───── Data for this exercise ─────
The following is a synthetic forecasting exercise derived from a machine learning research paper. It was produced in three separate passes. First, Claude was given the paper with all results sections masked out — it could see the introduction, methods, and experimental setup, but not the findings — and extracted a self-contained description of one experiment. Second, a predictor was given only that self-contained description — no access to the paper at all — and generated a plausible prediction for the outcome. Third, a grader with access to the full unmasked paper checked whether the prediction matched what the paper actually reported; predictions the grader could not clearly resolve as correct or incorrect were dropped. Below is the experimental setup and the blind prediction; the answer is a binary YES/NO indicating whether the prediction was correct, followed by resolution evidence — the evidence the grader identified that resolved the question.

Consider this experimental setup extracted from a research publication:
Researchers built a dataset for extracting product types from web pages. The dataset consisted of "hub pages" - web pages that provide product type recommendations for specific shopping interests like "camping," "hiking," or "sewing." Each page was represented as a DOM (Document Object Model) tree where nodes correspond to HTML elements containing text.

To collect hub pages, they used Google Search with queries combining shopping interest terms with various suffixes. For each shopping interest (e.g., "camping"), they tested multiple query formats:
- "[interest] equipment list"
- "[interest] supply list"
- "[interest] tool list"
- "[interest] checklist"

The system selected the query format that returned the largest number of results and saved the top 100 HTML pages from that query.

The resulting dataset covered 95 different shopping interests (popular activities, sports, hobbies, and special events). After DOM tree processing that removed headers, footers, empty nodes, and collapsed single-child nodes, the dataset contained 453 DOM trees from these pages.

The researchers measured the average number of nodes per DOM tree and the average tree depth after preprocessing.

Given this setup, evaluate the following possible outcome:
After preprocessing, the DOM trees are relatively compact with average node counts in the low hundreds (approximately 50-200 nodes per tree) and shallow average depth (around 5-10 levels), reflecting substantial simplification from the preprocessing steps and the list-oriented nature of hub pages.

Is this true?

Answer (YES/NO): YES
─────
Copy out, from the material above, each line in which the string "nodes" is found.

Researchers built a dataset for extracting product types from web pages. The dataset consisted of "hub pages" - web pages that provide product type recommendations for specific shopping interests like "camping," "hiking," or "sewing." Each page was represented as a DOM (Document Object Model) tree where nodes correspond to HTML elements containing text.
The resulting dataset covered 95 different shopping interests (popular activities, sports, hobbies, and special events). After DOM tree processing that removed headers, footers, empty nodes, and collapsed single-child nodes, the dataset contained 453 DOM trees from these pages.
The researchers measured the average number of nodes per DOM tree and the average tree depth after preprocessing.
After preprocessing, the DOM trees are relatively compact with average node counts in the low hundreds (approximately 50-200 nodes per tree) and shallow average depth (around 5-10 levels), reflecting substantial simplification from the preprocessing steps and the list-oriented nature of hub pages.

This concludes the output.